• _Extrait_:
Christophe Guilaumot, flic de terrain, nous raconte une histoire foisonnante, alternant les passages tendres et des réalités sordides, une plongée dans l’enfer des addicts aux jeux et des exploiteurs du désespoir. Un excellent polar où Renato tient la baraque de la tête et des épaules, mais il est taillé pour et ne peine aucunement à occuper ce rôle. Émouvant, bien sûr, puisque ce personnage est une sorte d’hommage à un collègue, disparu tragiquement, de l’auteur.

La patte du flic de terrain est là, les situations sont toutes crédibles, l’intrigue tient de bout en bout, sans temps mort, l’énigme de la fuite du Diamant noir et ses rapports très tendres avec le Kanak apportant sa part de romance à cette histoire originale. Ce n’est pas la Crim’ mais il s’en passe de drôles et sévères à la section des courses et jeux !

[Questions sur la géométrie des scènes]
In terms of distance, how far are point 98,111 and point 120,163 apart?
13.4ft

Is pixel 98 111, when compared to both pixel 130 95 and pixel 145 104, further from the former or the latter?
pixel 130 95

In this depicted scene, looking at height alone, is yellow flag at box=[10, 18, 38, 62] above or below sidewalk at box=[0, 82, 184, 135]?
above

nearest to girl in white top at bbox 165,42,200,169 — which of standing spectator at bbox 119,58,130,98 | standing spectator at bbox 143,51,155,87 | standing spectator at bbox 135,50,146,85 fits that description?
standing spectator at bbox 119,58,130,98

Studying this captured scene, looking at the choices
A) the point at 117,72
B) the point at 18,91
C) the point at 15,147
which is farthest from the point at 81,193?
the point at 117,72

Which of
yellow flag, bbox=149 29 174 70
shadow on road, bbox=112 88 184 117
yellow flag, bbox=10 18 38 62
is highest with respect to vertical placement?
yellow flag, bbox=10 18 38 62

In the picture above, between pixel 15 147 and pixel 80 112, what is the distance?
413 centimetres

• _Objectif A_: D'après la critique du polar, quel métier exerce Christophe Guilaumot ?
• _Objectif B_: Poursuivez la critique du polar à la suite de sa dernière phrase.

• _Réponse rédigée A_: Il est flic de terrain.

• _Réponse rédigée B_:
Notice bio

Christophe Guillaumot, né à Annecy en 1970, est capitaine de police au SRPJ de Toulouse, responsable de la section «courses et jeux». En 2009, il obtient le prix du Quai des orfèvres pour Chasses à l’homme. Avec Abattez les grands arbres (éditions Cairn, 2015) et La Chance du perdant, il impose une série mettant en scène le personnage de Renato Donatelli, dit le Kanak, librement inspiré d’un collègue aujourd’hui décédé. Depuis 2010, Christophe Guillaumot est membre de l’organisation du festival Toulouse Polars du Sud.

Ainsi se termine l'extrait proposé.